Mis estimados cero lectores, trataré de retomar el aspecto reflexivo del blog, a fin de que sus visitas no se vean decepcionadas por falta de actualizaciones. Así pues, sin más, entremos en materia.
La creación es Creación. El poema – el poema como lo entienden, lo entendemos ciertos poetas – no es sino el fruto de un ejercicio con el lenguaje, con la transformación absoluta de lo vivido en una forma única de expresión. No de comunicación, sino de expresión. Aclaración pertinente, y necesaria. Quien espera hallar un mensaje en un poema, pierde su tiempo, o tiene una concepción totalmente distinta a la expuesta aquí, y por consiguiente debería dejar de leer a partir de este punto, pues estas reflexiones no están dirigidas a él. Sin embargo, podrían resultarle ilustrativas de ese tipo de poesía que parece encerrarse sobre sí misma, en donde la oscuridad se da a través de una aparente sencillez de expresión.
La poesía de nuestro tiempo – y no necesariamente la creación – se inserta en un contexto de parcelización o fragmentación de la realidad que muy pocos se atreverían hoy a negar. El desarrollo de la industria del entretenimiento en sus múltiples variantes: turismo, fiestas, viajes, conciertos, teatro, cine, televisión, han vuelto al lector, especialmente en países como el nuestro, un ser en extinción. Ya no se habla de lectores, sino de consumidores de productos culturales, tal vez para diferenciarlos de aquellos que consumen productos de otro tipo, supuestamente no culturales. En el medio editorial el mercado está perfectamente delimitado: literatura infantil, juvenil, literatura de y para mujeres, entre otras muchas, y a estas delimitaciones se dirigen productos y colecciones para esta clase de consumidores específicos. En tal sentido es que la industria editorial no se diferencia mucho de otras industrias, como la discográfica, donde lo que importa es exprimir a los consumidores sin el menor recato, amenazándolo incluso con el fantasma de la piratería y los productos espurios. Me consta que editores (más bien directores editoriales, que es otra cosa) de grandes empresas editoriales buscan proyectos editoriales de acuerdo a lo que llaman vacíos de mercado, los cuales deben llenar.

Datos proporcionados –
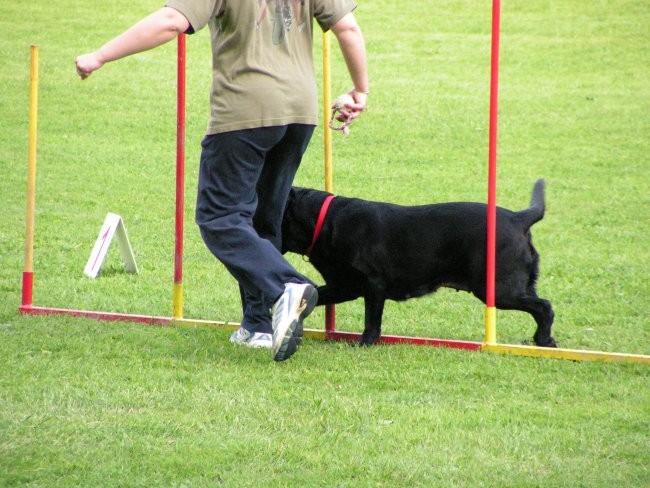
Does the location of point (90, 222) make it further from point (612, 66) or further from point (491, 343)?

Ejercicios –
(A) Según el texto sobre la poesía, ¿cómo se llama hoy a quienes antes se llamaba lectores?
(B) Reproduce del texto sobre la poesía el pasaje que va de "Mis estimados cero" a "entremos en materia.", ambos incluidos.
Las líneas no guardan ninguna relación con el texto sobre la poesía.

Respuestas por ejercicio –
(A) Consumidores de productos culturales.

(B)
Mis estimados cero lectores, trataré de retomar el aspecto reflexivo del blog, a fin de que sus visitas no se vean decepcionadas por falta de actualizaciones. Así pues, sin más, entremos en materia.